Collected data entries:
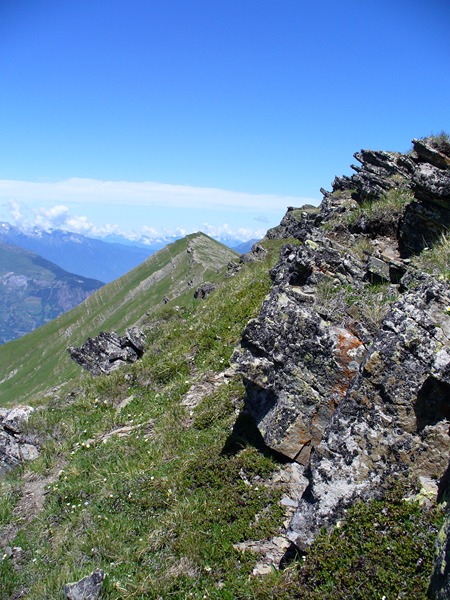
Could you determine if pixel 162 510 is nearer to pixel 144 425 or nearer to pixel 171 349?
pixel 144 425

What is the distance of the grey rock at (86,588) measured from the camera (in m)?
7.23

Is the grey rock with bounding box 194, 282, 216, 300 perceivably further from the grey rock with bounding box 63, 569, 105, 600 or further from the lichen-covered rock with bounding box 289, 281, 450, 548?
the lichen-covered rock with bounding box 289, 281, 450, 548

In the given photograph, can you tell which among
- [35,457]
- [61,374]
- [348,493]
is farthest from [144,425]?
[61,374]

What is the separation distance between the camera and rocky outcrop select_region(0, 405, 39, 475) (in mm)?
13969

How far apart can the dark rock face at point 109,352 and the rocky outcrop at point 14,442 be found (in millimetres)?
6981

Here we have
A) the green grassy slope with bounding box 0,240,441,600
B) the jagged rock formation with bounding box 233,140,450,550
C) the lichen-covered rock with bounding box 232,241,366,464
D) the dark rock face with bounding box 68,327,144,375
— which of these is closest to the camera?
the green grassy slope with bounding box 0,240,441,600

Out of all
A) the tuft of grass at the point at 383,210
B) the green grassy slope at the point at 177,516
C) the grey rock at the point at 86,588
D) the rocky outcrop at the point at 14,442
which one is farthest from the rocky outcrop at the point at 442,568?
the rocky outcrop at the point at 14,442

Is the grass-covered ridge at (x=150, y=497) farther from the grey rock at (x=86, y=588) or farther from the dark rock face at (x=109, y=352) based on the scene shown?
the dark rock face at (x=109, y=352)

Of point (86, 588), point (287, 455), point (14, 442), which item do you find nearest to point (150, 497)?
point (86, 588)

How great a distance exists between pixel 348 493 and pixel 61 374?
16985 cm

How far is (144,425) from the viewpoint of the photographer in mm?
13352

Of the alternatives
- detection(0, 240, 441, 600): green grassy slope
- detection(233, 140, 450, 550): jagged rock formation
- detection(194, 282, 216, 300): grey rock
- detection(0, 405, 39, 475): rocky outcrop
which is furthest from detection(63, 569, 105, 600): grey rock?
detection(194, 282, 216, 300): grey rock

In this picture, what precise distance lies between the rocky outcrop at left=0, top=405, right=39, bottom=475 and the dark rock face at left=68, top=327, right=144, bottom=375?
6981 millimetres

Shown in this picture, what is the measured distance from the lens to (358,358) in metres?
9.05
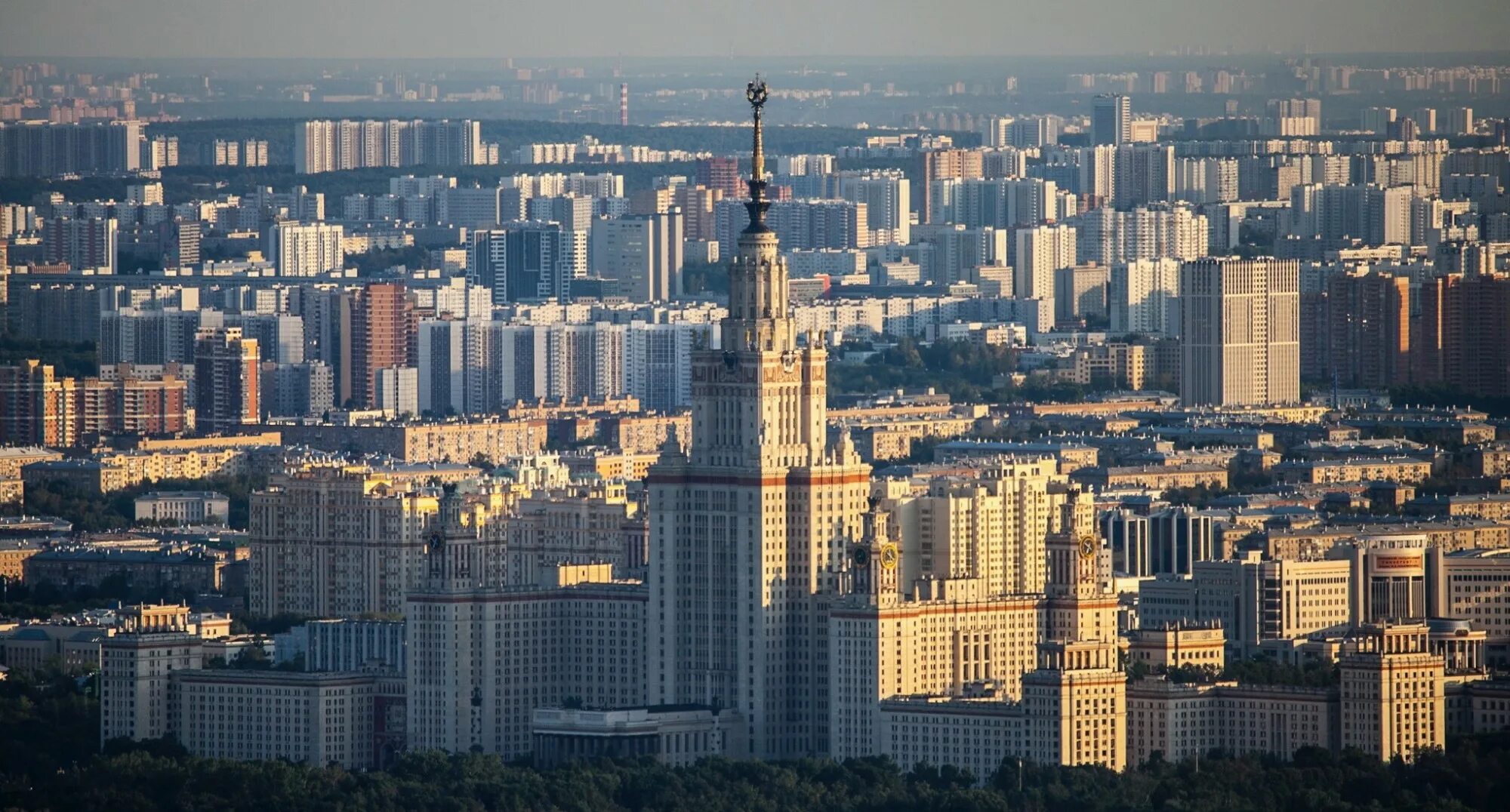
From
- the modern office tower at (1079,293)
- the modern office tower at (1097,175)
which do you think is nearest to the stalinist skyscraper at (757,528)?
the modern office tower at (1079,293)

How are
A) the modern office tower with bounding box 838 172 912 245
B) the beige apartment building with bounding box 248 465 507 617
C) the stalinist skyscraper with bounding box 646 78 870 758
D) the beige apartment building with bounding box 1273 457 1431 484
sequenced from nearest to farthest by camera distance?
the stalinist skyscraper with bounding box 646 78 870 758 → the beige apartment building with bounding box 248 465 507 617 → the beige apartment building with bounding box 1273 457 1431 484 → the modern office tower with bounding box 838 172 912 245

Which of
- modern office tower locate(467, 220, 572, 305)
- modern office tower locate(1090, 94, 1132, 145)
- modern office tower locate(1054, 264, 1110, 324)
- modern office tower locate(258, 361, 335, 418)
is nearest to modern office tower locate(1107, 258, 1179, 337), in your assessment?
modern office tower locate(1054, 264, 1110, 324)

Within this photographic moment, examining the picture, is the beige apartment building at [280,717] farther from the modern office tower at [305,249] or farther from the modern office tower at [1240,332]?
the modern office tower at [305,249]

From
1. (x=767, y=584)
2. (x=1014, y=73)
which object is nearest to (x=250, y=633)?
(x=767, y=584)

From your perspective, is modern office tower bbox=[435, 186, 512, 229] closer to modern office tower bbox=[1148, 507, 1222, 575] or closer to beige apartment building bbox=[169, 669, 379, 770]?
modern office tower bbox=[1148, 507, 1222, 575]

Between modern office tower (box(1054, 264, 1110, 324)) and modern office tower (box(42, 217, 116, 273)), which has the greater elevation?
modern office tower (box(42, 217, 116, 273))

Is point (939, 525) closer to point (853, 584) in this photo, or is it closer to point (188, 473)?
point (853, 584)
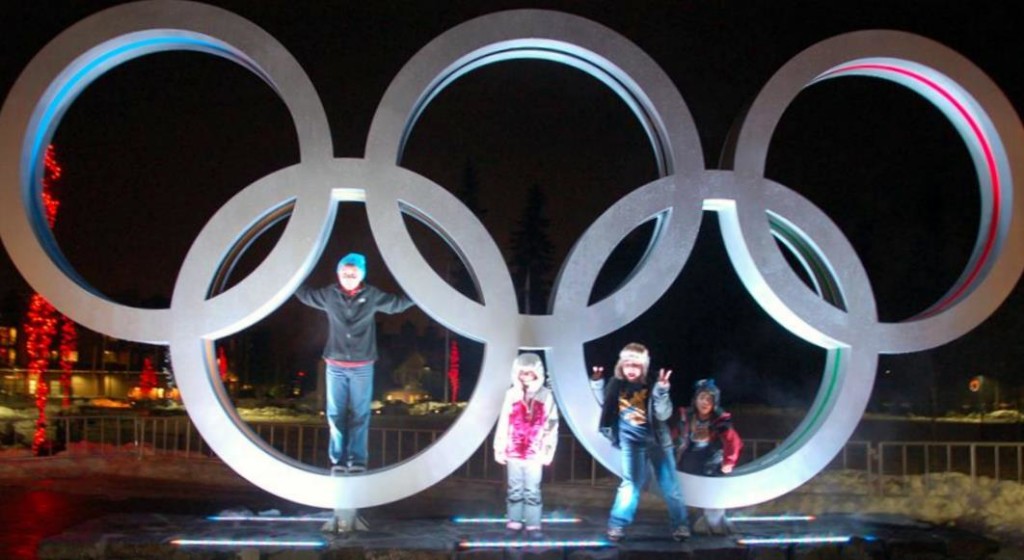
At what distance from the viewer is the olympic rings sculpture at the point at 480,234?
7.34 meters

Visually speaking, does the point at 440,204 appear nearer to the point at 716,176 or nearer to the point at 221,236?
the point at 221,236

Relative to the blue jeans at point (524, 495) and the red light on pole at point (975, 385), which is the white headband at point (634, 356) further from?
the red light on pole at point (975, 385)

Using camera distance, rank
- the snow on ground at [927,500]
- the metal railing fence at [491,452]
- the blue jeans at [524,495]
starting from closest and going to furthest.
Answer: the blue jeans at [524,495], the snow on ground at [927,500], the metal railing fence at [491,452]

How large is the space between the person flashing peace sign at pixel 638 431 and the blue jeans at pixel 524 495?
64 cm

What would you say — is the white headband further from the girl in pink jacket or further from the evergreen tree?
the evergreen tree

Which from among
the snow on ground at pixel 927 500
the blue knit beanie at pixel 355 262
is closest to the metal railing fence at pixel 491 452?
the snow on ground at pixel 927 500

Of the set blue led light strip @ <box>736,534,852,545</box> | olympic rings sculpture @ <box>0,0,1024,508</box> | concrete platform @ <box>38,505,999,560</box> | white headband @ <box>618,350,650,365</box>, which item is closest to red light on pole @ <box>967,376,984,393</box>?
concrete platform @ <box>38,505,999,560</box>

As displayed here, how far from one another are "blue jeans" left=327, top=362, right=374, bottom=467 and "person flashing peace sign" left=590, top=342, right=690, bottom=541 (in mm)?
2007

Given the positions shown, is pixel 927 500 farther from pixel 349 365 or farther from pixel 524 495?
pixel 349 365

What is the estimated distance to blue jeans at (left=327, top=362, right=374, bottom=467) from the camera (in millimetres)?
7516

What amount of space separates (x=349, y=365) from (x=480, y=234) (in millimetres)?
1566

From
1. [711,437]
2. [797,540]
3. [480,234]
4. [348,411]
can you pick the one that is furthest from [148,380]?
[797,540]

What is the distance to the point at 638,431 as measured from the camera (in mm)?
7285

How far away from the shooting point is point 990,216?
8391mm
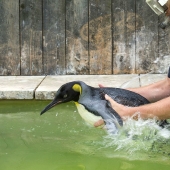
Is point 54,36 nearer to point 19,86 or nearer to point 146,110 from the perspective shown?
point 19,86

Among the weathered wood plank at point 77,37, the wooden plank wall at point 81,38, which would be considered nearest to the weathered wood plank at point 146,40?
the wooden plank wall at point 81,38

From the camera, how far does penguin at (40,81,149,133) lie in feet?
12.9

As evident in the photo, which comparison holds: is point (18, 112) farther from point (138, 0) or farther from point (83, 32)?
point (138, 0)

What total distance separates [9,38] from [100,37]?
121cm

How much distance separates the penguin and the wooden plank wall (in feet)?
9.11

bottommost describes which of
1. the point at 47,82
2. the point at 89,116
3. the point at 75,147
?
the point at 75,147

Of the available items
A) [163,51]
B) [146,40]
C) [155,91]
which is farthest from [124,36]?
[155,91]

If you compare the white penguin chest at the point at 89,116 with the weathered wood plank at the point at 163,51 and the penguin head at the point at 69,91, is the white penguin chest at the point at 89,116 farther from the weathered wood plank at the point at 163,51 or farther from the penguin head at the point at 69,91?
the weathered wood plank at the point at 163,51

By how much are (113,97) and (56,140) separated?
2.01 feet

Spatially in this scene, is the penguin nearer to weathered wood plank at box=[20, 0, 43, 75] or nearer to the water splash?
the water splash

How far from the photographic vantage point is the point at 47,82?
6246 mm

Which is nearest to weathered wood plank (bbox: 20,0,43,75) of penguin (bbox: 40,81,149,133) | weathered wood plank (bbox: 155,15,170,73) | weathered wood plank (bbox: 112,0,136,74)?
weathered wood plank (bbox: 112,0,136,74)

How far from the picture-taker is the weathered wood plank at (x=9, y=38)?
22.9ft

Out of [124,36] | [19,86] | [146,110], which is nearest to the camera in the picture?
[146,110]
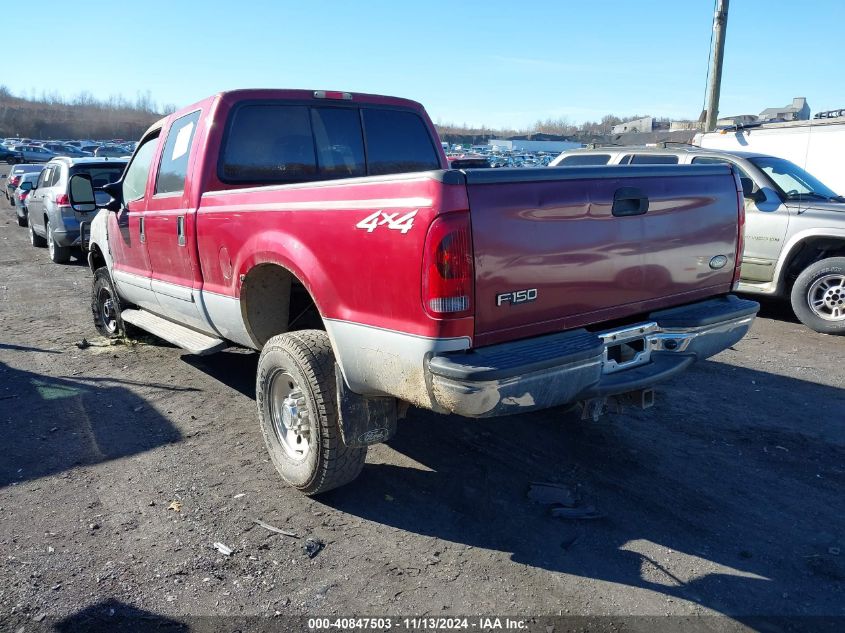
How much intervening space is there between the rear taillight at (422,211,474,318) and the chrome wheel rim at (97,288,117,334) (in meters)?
5.02

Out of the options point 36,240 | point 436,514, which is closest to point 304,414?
point 436,514

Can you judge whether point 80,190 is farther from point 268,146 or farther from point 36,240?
point 36,240

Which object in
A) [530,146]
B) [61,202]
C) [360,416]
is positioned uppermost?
[530,146]

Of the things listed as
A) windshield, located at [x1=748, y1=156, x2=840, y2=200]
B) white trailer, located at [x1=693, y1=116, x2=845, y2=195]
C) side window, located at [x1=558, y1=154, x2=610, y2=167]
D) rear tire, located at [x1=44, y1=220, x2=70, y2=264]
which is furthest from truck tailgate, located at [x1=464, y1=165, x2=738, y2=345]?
rear tire, located at [x1=44, y1=220, x2=70, y2=264]

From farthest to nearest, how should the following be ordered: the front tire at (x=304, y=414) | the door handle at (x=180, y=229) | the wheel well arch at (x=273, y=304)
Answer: the door handle at (x=180, y=229) → the wheel well arch at (x=273, y=304) → the front tire at (x=304, y=414)

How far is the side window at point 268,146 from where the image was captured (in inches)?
175

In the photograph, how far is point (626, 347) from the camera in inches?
137

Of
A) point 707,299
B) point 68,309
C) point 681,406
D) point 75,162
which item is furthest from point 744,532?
point 75,162

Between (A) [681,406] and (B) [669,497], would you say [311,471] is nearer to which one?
(B) [669,497]

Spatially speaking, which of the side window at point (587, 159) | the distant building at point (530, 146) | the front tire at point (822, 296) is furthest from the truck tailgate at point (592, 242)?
the distant building at point (530, 146)

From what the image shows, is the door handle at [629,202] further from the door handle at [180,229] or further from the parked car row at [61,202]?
the parked car row at [61,202]

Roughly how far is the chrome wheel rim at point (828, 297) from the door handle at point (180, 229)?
6642mm

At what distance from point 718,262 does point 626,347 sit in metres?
0.92

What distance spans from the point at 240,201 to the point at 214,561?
1948mm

Your objective:
From the line containing "How far is the side" down to the last line, reproduce the records exactly. Include both ends.

Final answer:
How far is the side window at point 268,146 from where the image was captured (in inches)?
175

In the photograph, how far is point (626, 347) from the camera in inches?
137

Of
A) point 707,299
B) point 68,309
C) point 681,406
D) point 75,162
which item is furthest from point 744,532?
point 75,162

Between (A) [681,406] and (B) [669,497], would you say [311,471] is nearer to which one?
(B) [669,497]

Spatially speaking, which of the side window at point (587, 159) | the distant building at point (530, 146) | the front tire at point (822, 296) is furthest from the truck tailgate at point (592, 242)?
the distant building at point (530, 146)

From what the image shows, is the door handle at [629,202] further from the door handle at [180,229] or further from the parked car row at [61,202]?
the parked car row at [61,202]

Roughly how far is the chrome wheel rim at point (828, 297) from the door handle at point (180, 229)?
6642mm

At what distance from point 718,262 does point 626,347 sit in metres?
0.92

What distance spans from the point at 240,201 to the point at 214,561?
1948mm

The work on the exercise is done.